■ O QUE FAZER:
• A. No texto sobre medicalização, liste as ordens de problemas coletivos que, conforme a definição de medicalizar, são transformados artificialmente em doenças individuais.
• B. Prossiga o texto sobre medicalização a partir da última frase apresentada.

====== TEXTO FORNECIDO

Doenças inventadas: cientistas discutem medicalização
"Nós estamos vivendo um momento na sociedade e no mundo em que a vida está sendo muito medicalizada. Medicalizar é transformar, artificialmente, problemas coletivos, de ordem política, social, cultural e de educação em doenças individuais. Hoje, não existe mais tristeza, só depressão. A criança que tem um comportamento que não satisfaz ou incomoda os adultos, é transformada em doente. Quando se busca a comprovação dentro do rigor da ciência médica, isso não existe".
Este alerta foi dado pela médica e pesquisadora da Faculdade de Ciências Médicas (FCM) da Unicamp, Maria Aparecida Moysés, durante a abertura do Fórum "Educação Medicalizada: dislexia, TDAH e outros supostos transtornos".
A aprendizagem e os modos de ser e agir - campos de grande complexidade e diversidade - têm sido alvos preferenciais da medicalização.
A medicalização controla e submete pessoas, abafando questionamentos e desconfortos, oculta violências físicas e psicológicas, transformando essas pessoas em "portadores de distúrbios de comportamento e de aprendizagem".
"Quando a criança tem uma dificuldade ou modo de comportamento diferente, é muito simples você dizer que é uma doença e dar um remédio. Essa criança, muitas vezes, está vivendo um conflito nas relações entre pessoas do entorno dela. Precisamos enxergar isso", disse Aparecida Moysés.

============
====== DADOS DO EXERCÍCIO

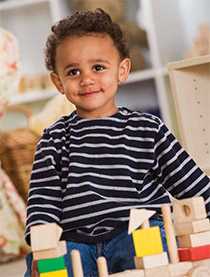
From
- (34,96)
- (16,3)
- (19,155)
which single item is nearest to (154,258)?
(19,155)

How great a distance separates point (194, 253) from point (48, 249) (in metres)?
0.22

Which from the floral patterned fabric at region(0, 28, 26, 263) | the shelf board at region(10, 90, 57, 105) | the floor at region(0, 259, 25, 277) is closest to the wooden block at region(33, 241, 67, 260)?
the floor at region(0, 259, 25, 277)

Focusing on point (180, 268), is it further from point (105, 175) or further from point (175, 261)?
point (105, 175)

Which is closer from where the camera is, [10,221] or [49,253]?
[49,253]

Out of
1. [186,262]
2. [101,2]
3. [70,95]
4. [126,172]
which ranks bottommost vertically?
[186,262]

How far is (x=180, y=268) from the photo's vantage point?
1.28 m

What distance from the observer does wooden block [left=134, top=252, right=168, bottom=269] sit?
1.26 m

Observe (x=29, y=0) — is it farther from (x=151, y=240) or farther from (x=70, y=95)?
(x=151, y=240)

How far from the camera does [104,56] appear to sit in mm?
1571

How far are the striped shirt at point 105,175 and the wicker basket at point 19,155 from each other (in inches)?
70.3

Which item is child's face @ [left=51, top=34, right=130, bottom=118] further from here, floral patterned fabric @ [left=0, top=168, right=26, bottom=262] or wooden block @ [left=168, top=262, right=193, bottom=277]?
floral patterned fabric @ [left=0, top=168, right=26, bottom=262]

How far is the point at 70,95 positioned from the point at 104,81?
0.07 metres

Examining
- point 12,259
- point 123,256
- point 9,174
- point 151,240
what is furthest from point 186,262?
point 9,174

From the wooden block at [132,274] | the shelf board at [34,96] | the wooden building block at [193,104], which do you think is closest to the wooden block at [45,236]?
the wooden block at [132,274]
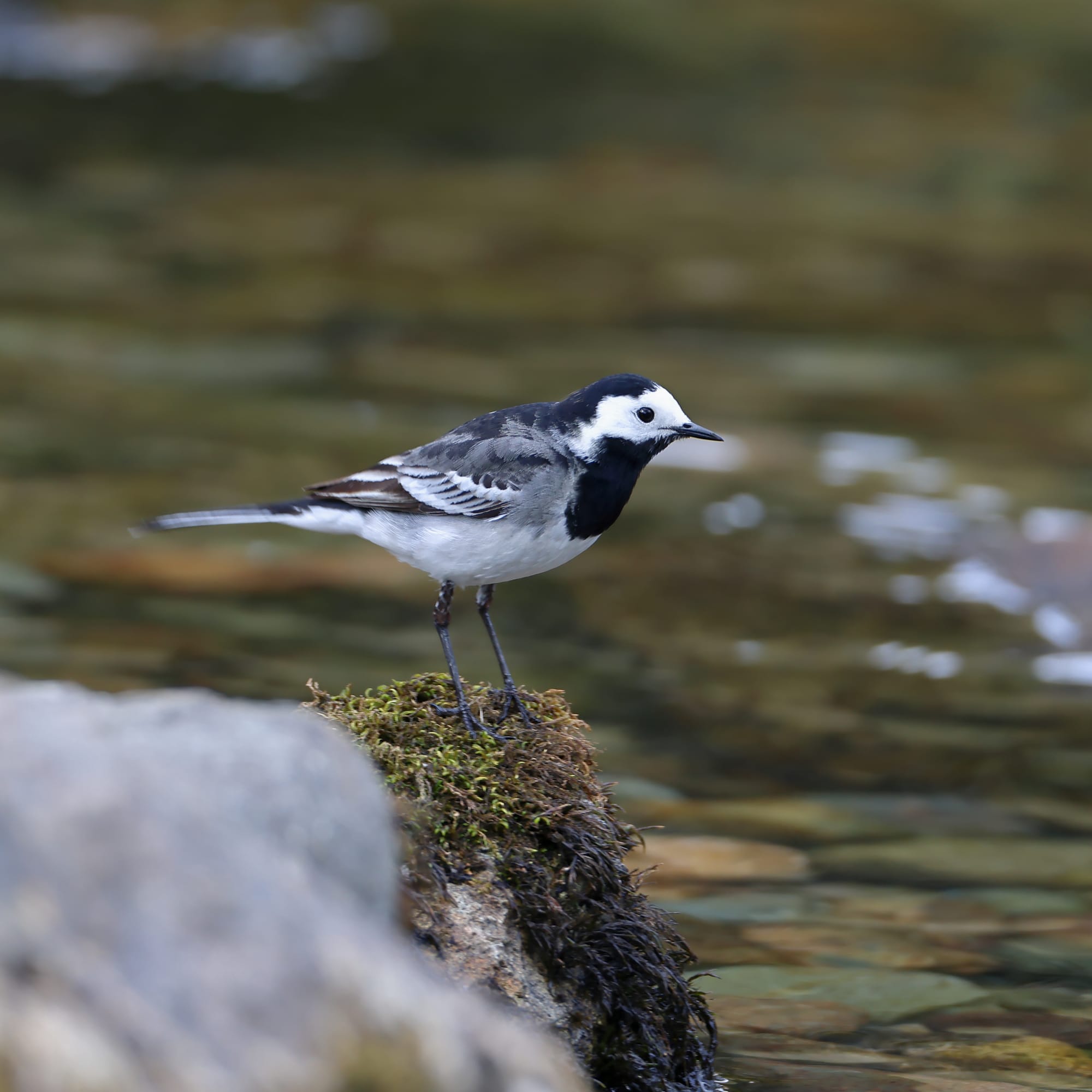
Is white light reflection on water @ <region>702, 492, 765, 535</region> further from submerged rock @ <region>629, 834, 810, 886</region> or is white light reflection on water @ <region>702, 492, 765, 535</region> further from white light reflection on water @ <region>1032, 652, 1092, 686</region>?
submerged rock @ <region>629, 834, 810, 886</region>

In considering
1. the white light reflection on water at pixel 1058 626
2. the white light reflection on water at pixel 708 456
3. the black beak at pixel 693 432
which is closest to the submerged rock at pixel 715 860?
the black beak at pixel 693 432

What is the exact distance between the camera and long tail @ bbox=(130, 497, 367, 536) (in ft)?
22.6

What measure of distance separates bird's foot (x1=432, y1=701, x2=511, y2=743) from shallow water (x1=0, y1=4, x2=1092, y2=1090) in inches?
69.5

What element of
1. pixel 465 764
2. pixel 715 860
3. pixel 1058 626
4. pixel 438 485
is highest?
pixel 1058 626

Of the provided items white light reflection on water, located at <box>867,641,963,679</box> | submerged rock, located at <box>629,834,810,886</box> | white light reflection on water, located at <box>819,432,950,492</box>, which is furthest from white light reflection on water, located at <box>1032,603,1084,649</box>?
submerged rock, located at <box>629,834,810,886</box>

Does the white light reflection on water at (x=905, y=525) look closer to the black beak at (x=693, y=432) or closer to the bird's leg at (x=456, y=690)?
Answer: the black beak at (x=693, y=432)

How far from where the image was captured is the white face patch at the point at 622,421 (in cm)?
637

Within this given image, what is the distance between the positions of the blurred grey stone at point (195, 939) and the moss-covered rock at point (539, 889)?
1.38m

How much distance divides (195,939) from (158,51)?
30102 millimetres

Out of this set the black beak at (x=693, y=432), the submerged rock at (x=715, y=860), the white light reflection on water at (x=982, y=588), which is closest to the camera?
the black beak at (x=693, y=432)

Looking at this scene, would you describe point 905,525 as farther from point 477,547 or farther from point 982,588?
point 477,547

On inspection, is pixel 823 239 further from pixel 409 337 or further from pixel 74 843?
pixel 74 843

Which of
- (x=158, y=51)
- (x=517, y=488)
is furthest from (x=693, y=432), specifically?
(x=158, y=51)

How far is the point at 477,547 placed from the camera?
625 centimetres
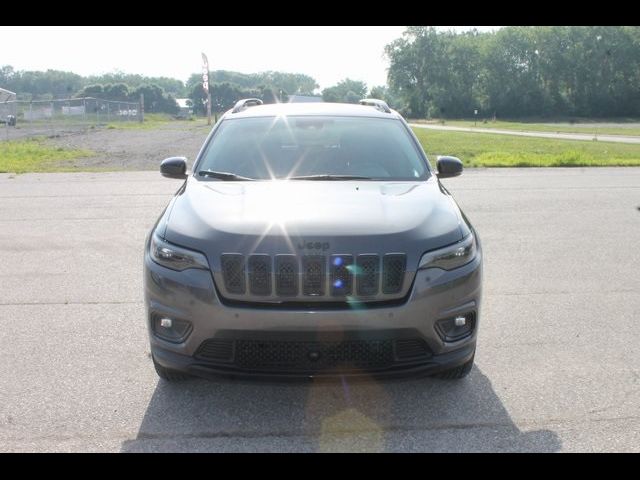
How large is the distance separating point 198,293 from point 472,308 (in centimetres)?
144

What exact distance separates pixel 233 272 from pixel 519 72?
11499 centimetres

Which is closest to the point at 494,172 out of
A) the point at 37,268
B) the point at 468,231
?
the point at 37,268

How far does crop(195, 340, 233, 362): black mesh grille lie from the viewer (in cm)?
344

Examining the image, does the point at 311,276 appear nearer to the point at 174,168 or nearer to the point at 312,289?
the point at 312,289

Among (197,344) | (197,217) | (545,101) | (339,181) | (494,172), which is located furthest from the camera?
(545,101)

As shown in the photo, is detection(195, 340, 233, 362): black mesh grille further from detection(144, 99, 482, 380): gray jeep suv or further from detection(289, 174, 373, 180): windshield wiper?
detection(289, 174, 373, 180): windshield wiper

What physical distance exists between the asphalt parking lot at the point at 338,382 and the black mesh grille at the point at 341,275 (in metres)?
0.47

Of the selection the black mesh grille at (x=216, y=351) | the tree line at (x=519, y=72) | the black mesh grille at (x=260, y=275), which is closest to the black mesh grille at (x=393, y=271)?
the black mesh grille at (x=260, y=275)

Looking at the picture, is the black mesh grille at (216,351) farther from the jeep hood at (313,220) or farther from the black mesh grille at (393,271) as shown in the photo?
the black mesh grille at (393,271)

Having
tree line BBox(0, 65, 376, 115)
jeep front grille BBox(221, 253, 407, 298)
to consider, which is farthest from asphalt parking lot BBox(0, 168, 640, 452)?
tree line BBox(0, 65, 376, 115)

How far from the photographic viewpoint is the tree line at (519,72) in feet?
324

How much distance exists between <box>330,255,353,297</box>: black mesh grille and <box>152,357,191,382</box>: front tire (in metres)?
0.94

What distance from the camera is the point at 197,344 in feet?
11.4
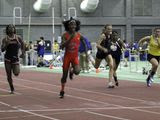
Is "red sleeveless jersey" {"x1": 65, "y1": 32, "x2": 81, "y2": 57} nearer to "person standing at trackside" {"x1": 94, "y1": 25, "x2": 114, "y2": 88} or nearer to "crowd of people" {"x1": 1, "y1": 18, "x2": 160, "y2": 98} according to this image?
"crowd of people" {"x1": 1, "y1": 18, "x2": 160, "y2": 98}

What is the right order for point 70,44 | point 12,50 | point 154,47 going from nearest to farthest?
1. point 70,44
2. point 12,50
3. point 154,47

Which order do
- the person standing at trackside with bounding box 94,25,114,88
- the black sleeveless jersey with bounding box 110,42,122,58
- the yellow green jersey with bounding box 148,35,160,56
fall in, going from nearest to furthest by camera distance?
the person standing at trackside with bounding box 94,25,114,88 → the yellow green jersey with bounding box 148,35,160,56 → the black sleeveless jersey with bounding box 110,42,122,58

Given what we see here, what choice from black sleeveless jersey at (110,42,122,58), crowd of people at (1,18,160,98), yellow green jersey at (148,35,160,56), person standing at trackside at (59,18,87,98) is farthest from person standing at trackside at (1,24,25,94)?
yellow green jersey at (148,35,160,56)

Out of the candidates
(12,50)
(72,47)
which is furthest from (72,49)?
(12,50)

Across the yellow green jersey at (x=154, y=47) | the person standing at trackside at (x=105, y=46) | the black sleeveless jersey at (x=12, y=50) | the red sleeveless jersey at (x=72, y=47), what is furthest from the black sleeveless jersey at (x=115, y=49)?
the black sleeveless jersey at (x=12, y=50)

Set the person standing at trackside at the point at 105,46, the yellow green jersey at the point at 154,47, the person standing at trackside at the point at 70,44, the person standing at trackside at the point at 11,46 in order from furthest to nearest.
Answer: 1. the yellow green jersey at the point at 154,47
2. the person standing at trackside at the point at 105,46
3. the person standing at trackside at the point at 11,46
4. the person standing at trackside at the point at 70,44

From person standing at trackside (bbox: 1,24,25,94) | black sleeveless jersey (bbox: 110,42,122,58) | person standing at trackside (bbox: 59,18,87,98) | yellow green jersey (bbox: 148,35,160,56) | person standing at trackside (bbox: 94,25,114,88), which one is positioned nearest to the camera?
person standing at trackside (bbox: 59,18,87,98)

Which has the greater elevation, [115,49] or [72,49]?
[115,49]

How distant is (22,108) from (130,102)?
2771 millimetres

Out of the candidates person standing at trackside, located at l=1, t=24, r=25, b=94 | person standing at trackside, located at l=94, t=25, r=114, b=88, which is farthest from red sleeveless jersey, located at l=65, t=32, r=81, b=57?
person standing at trackside, located at l=94, t=25, r=114, b=88

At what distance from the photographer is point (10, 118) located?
10227mm

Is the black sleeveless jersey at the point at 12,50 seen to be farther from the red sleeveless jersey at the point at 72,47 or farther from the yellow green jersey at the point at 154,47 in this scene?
the yellow green jersey at the point at 154,47

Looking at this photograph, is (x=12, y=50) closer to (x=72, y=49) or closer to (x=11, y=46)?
(x=11, y=46)

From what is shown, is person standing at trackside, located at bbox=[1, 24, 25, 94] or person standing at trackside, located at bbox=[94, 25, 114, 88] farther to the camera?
person standing at trackside, located at bbox=[94, 25, 114, 88]
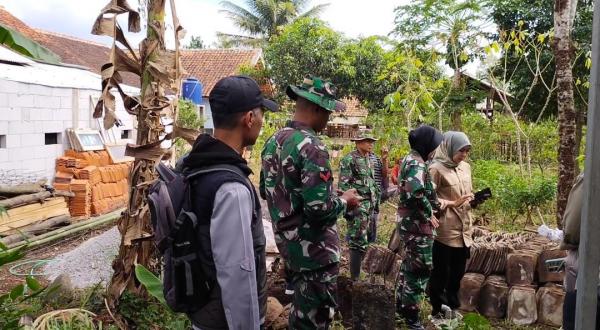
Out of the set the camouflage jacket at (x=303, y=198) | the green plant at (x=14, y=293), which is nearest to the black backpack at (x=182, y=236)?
the camouflage jacket at (x=303, y=198)

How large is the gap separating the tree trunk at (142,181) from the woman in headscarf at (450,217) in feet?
8.16

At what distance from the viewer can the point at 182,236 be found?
202 centimetres

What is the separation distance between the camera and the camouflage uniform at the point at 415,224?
4.21m

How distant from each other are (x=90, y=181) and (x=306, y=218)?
7.18 metres

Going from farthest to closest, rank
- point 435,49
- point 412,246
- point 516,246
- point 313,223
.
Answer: point 435,49
point 516,246
point 412,246
point 313,223

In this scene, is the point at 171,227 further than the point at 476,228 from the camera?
No

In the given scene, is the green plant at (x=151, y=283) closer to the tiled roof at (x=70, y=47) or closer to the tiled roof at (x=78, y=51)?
the tiled roof at (x=70, y=47)

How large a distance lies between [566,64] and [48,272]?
21.5 ft

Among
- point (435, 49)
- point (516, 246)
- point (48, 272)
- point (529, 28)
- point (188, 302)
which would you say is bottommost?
point (48, 272)

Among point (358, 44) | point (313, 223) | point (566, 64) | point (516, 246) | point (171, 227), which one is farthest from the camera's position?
point (358, 44)

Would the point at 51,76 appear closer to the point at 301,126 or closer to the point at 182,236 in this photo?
the point at 301,126

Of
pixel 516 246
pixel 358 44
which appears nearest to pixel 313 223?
pixel 516 246

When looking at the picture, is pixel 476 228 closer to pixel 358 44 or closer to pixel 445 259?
pixel 445 259

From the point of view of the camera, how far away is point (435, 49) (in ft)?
32.7
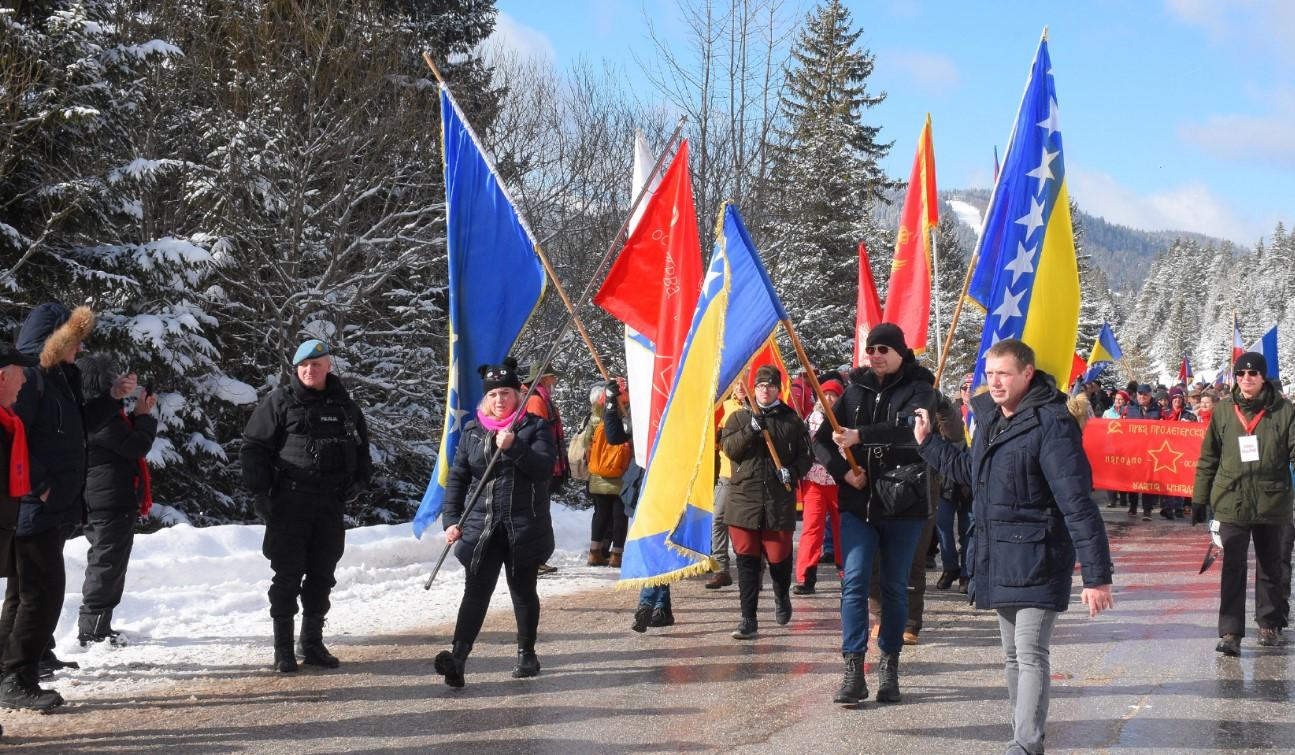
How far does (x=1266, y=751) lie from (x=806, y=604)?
4621mm

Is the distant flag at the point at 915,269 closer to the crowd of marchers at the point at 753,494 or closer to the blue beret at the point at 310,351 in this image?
A: the crowd of marchers at the point at 753,494

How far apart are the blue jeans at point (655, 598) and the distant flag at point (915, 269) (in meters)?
3.98

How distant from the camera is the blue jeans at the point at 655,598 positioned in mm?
8648

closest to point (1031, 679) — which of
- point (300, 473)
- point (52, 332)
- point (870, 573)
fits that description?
point (870, 573)

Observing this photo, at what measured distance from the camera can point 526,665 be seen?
7035mm

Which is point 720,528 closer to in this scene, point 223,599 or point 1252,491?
point 223,599

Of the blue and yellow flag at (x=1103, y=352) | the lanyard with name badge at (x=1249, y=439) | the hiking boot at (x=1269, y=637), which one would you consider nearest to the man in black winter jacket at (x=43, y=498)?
the lanyard with name badge at (x=1249, y=439)

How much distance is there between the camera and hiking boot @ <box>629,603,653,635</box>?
27.8ft

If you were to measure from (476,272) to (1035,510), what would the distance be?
4378 mm

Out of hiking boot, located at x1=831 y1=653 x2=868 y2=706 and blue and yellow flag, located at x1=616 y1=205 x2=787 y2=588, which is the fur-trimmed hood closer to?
blue and yellow flag, located at x1=616 y1=205 x2=787 y2=588

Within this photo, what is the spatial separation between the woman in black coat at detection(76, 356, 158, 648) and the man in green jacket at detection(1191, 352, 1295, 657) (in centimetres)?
724

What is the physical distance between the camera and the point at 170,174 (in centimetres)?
1301

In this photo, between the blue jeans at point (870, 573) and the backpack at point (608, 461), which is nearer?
the blue jeans at point (870, 573)

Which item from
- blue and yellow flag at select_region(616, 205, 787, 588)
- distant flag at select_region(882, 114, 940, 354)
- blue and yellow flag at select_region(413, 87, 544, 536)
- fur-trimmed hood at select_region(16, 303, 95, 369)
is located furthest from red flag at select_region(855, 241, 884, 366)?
fur-trimmed hood at select_region(16, 303, 95, 369)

============

■ RESPOSTAS POR TAREFA:
• A.
- política
- social
- cultural
- de educação

• B.
Quase 75% das crianças e dos adolescentes brasileiros que tomam remédios para déficit de atenção não tiveram diagnóstico correto, segundo um estudo realizado por psiquiatras e neurologistas da Unicamp, USP, Instituto Glia de Pesquisa em Neurociências e Albert Einstein College of Medicine (EUA), apresentado no 3º Congresso Mundial de TDAH, ocorrido na Alemanha.
A pesquisa colheu dados de 5.961 jovens, de 4 a 18 anos, em 16 Estados do Brasil e no Distrito Federal.
"Essas crianças não deveriam estar tomando medicação e estão," disse a psicóloga da USP de São Paulo Marilene Proença Souza, que promoveu em São Paulo, juntamente com o Conselho Regional de Psicologia, o II Seminário Internacional: a educação medicalizada -dislexia, TDHA e transtornos.
Carmen Zink, da Coordenadoria Geral da Unicamp (CGU), destacou ser importante a participação de pedagogos, professores e pais na discussão da medicalização da educação.
"Houve um deslocamento de responsabilidade e precisamos ouvir o que a área da saúde tem a dizer", disse Carmen. "As mudanças que aconteceram na história da humanidade foram pelos questionamentos, sonhos e utopias. Ao medicalizar, estamos abortando um futuro diferente, sem criatividade", concluiu Aparecida Moysés.
O assunto tornou-se uma preocupação mundial da classe médica. Preocupados com os diagnósticos ligeiros, médicos europeus emitiram novas regras para uma das medicalizações mais comuns, o transtorno bipolar.